As 1979 wore on, the level of violence continued to escalate. In October Minister of Education Vincent Teekah was mysteriously shot to death. The following year, Rodney was killed by a car bomb. The PNC government quickly accused Rodney of being a terrorist who had died at the hands of his own bomb and charged his brother Donald with being an accomplice. Later investigation implicated the Guyanese government, however. Rodney was a well-known leftist, and the circumstances of his death damaged Burnham's image with many leaders and intellectuals in less-developed countries who earlier had been willing to overlook the authoritarian nature of his government.

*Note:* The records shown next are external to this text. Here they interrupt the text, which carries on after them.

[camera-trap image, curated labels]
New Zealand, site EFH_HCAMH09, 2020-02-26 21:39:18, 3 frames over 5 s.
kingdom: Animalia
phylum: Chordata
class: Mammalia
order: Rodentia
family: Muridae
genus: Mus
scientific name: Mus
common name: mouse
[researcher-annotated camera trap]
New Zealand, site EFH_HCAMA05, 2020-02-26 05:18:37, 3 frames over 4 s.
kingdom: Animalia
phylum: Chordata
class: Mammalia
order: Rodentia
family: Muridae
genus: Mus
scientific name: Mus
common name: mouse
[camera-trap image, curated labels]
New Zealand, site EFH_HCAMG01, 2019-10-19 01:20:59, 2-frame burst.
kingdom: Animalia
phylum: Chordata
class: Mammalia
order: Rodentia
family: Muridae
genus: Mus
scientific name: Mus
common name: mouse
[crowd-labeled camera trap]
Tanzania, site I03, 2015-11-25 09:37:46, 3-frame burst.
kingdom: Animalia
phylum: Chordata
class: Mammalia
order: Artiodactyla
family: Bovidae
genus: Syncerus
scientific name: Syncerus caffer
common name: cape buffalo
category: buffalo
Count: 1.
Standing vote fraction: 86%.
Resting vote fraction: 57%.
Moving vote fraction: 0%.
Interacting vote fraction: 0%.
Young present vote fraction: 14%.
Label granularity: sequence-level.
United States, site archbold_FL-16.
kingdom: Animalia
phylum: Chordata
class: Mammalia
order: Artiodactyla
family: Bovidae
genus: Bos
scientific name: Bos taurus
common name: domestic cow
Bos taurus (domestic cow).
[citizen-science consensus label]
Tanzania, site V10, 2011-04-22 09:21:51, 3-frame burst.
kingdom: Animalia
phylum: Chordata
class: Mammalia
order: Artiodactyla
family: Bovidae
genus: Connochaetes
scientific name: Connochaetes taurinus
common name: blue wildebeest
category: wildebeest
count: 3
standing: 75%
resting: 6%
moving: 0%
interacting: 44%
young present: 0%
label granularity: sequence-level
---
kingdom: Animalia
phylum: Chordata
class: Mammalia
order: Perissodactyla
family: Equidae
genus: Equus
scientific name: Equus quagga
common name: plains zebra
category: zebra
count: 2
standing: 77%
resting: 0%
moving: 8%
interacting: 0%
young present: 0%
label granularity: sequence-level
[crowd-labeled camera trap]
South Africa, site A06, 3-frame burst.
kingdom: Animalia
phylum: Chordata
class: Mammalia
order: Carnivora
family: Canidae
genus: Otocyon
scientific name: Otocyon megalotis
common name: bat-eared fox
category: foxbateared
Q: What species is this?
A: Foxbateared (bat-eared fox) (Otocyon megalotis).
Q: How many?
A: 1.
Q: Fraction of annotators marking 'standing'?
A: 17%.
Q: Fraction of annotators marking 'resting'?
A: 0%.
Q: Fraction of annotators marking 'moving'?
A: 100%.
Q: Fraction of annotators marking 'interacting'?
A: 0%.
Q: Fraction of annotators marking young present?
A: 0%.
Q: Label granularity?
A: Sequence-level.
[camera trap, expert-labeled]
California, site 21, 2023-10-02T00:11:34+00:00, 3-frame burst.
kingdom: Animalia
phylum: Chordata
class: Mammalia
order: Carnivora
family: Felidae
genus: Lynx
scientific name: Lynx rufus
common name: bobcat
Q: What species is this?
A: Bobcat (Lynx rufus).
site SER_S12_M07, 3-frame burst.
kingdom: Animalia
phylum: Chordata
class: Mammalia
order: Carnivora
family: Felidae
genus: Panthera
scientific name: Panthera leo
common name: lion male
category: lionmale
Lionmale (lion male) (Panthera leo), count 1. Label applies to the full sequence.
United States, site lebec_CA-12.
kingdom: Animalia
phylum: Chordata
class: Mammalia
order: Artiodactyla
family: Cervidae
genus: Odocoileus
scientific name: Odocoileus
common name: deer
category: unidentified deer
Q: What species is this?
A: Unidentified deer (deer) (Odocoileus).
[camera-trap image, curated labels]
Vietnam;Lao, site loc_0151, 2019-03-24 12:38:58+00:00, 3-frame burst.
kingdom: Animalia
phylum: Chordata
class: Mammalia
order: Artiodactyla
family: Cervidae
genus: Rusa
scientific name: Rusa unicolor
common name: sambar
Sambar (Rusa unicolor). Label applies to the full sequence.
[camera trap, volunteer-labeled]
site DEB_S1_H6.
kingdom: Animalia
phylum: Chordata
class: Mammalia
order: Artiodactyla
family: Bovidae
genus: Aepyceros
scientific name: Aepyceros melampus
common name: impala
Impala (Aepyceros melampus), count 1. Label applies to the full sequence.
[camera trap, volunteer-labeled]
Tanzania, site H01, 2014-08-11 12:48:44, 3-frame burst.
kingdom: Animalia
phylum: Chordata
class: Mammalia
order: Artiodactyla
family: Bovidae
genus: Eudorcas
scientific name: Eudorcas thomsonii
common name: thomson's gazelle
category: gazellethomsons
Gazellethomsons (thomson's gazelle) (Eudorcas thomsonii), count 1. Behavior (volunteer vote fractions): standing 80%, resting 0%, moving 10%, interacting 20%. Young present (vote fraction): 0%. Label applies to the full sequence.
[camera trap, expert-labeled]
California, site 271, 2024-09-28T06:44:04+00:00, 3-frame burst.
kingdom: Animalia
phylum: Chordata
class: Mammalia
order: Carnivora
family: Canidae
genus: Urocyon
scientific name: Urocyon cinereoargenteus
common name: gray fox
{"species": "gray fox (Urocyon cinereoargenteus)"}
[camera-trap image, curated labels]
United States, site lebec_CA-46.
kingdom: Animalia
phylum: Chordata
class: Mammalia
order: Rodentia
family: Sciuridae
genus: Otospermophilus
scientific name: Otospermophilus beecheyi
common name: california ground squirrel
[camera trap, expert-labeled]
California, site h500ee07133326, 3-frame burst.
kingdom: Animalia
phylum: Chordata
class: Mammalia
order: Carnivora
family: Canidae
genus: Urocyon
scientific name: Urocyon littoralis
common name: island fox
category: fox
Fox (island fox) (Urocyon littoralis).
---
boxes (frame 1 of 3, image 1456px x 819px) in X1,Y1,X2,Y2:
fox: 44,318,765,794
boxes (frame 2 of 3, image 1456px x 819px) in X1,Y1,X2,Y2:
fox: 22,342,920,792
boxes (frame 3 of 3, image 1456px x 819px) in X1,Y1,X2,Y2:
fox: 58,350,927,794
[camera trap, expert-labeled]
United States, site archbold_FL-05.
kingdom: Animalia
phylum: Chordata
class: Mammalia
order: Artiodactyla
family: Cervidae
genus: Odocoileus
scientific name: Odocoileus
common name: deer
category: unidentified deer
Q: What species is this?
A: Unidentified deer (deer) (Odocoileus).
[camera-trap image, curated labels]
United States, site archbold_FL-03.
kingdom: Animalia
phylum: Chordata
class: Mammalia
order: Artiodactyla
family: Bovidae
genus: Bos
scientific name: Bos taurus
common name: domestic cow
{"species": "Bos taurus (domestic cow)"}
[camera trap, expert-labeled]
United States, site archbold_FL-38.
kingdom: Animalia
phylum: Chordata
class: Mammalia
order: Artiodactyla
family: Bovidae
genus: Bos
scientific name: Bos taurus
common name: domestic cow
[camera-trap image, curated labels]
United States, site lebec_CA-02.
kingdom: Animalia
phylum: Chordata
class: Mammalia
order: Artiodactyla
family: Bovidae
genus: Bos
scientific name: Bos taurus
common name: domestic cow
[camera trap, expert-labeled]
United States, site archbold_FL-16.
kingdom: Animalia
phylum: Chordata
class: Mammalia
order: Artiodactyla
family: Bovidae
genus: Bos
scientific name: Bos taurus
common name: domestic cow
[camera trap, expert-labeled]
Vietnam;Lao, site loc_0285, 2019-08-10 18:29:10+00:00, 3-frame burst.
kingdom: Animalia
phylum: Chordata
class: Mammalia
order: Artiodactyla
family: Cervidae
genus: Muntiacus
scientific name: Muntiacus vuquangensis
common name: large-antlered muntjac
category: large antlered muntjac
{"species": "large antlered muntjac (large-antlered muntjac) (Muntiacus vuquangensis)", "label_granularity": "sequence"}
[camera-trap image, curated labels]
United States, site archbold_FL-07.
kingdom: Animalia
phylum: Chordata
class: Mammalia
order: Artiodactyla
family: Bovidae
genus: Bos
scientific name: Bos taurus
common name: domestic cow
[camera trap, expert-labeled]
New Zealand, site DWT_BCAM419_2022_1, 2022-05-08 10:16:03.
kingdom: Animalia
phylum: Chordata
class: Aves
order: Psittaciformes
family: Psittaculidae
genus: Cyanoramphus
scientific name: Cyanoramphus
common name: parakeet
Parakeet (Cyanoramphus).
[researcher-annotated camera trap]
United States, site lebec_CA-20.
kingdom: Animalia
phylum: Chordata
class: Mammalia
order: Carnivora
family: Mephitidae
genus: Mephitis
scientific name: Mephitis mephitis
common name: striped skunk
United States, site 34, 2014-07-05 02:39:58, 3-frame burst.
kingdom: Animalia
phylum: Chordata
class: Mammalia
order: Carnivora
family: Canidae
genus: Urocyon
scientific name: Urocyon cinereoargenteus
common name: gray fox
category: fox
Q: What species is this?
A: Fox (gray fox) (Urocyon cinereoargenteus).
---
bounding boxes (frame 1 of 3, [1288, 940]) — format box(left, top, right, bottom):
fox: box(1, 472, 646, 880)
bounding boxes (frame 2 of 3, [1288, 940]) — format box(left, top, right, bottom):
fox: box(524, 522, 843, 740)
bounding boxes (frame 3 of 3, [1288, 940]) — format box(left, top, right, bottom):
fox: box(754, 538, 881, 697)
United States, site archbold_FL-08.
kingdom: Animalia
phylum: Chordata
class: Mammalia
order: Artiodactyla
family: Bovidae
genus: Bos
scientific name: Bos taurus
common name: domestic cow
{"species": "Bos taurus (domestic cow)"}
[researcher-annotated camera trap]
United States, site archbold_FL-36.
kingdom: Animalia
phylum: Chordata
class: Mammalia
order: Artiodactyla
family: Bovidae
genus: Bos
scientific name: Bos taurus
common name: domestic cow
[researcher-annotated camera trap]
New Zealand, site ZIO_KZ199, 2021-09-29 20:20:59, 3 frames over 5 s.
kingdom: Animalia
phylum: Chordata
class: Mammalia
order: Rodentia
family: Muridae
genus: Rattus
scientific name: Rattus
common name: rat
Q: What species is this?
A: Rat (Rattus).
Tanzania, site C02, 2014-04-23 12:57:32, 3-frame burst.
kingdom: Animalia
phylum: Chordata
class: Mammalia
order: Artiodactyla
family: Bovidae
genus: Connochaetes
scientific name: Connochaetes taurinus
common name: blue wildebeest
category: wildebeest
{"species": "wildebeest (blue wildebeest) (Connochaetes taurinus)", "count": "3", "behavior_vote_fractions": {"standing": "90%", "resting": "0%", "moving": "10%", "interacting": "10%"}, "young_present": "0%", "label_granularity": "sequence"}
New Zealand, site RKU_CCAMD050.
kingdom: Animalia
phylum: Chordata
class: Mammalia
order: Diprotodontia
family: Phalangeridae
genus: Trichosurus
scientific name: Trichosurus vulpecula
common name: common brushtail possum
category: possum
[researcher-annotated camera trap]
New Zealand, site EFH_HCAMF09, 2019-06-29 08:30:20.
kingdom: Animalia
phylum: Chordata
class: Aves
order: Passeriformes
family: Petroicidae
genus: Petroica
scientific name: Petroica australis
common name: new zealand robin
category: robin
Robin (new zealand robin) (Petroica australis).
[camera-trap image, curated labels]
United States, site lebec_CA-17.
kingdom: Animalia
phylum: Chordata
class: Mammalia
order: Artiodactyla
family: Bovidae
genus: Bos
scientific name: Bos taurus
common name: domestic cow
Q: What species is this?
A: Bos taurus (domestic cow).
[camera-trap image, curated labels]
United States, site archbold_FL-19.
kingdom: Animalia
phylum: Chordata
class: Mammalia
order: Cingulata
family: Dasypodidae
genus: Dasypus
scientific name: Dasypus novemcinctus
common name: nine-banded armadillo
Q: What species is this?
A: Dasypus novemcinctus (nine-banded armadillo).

A new constitution was promulgated in 1980. The old ceremonial post of president was abolished, and the head of government became the executive president, chosen, as the former position of prime minister had been, by the majority party in the National Assembly. Burnham automatically became Guyana's first executive president and promised elections later in the year. In elections held on December 15, 1980, the PNC claimed 77 percent of the vote and forty-one seats of the popularly elected seats, plus the ten chosen by the regional councils. The PPP and UF won ten and two seats, respectively. The WPA refused to participate in an electoral contest it regarded as fraudulent. Opposition claims of electoral fraud were upheld by a team of international observers headed by Britain's Lord Avebury.
The economic crisis facing Guyana in the early 1980s deepened considerably, accompanied by the rapid deterioration of public services, infrastructure, and overall quality of life. Blackouts occurred almost daily, and water services were increasingly unsatisfactory. The litany of Guyana's decline included shortages of rice and sugar (both produced in the country), cooking oil, and kerosene. While the formal economy sank, the black market economy in Guyana thrived.
In the midst of this turbulent period, Burnham underwent surgery for a throat ailment. On August 6, 1985, while in the care of Cuban doctors, Guyana's first and only leader since independence unexpectedly died. An epoch had abruptly ended. Guyana was suddenly in the post-Burnham era.
Forbes Burnham was the author of social cohesion and architect of national unity, who transformed Guyana from a divided colony to a more united and less unequal country. The local situation in British Guiana, during his childhood and adolescence and the international situation and intellectual currents in the British Empire convinced him of the injustice of colonialism and the common destiny of the Caribbean peoples. The unequal distribution of wealth and the denial of opportunity to the masses – at the global, regional and local levels – combined to mould Forbes Burnham’s thought. He responded to the challenge of an unfavorable social environment with a determination to change our country in fundamental ways.